» **GOAL**
Set down every line of the data below word for word, leaving out the pictures.

[START]

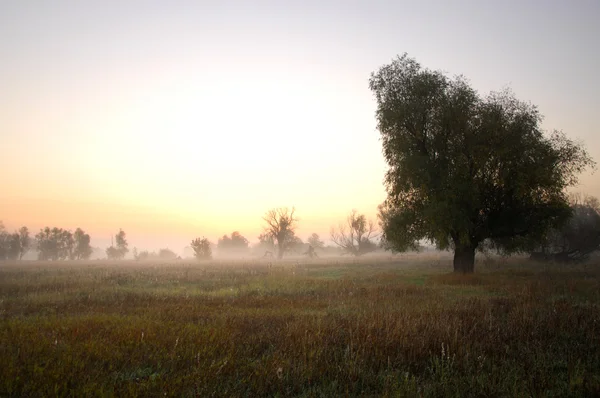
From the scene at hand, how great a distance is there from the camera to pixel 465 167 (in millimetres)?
19375

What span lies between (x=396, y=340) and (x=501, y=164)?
17463mm

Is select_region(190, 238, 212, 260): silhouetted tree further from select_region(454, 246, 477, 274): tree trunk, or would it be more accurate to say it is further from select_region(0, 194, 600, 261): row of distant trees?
select_region(454, 246, 477, 274): tree trunk

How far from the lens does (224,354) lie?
18.8ft

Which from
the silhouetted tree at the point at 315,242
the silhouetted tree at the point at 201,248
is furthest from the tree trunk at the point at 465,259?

[END]

» **THE RESULT**
From the scene at hand, how great a distance is there from the camera to pixel 465 167 (in millimetres)?
19375

What span lies between (x=396, y=340) and (x=501, y=164)?
17463mm

Is select_region(190, 238, 212, 260): silhouetted tree further from select_region(454, 246, 477, 274): tree trunk, or would it be more accurate to say it is further from select_region(0, 194, 600, 261): row of distant trees?
select_region(454, 246, 477, 274): tree trunk

How far from the lens does (224,354) lie?
18.8ft

Which from
the silhouetted tree at the point at 315,242
the silhouetted tree at the point at 201,248
is furthest from the tree trunk at the point at 465,259?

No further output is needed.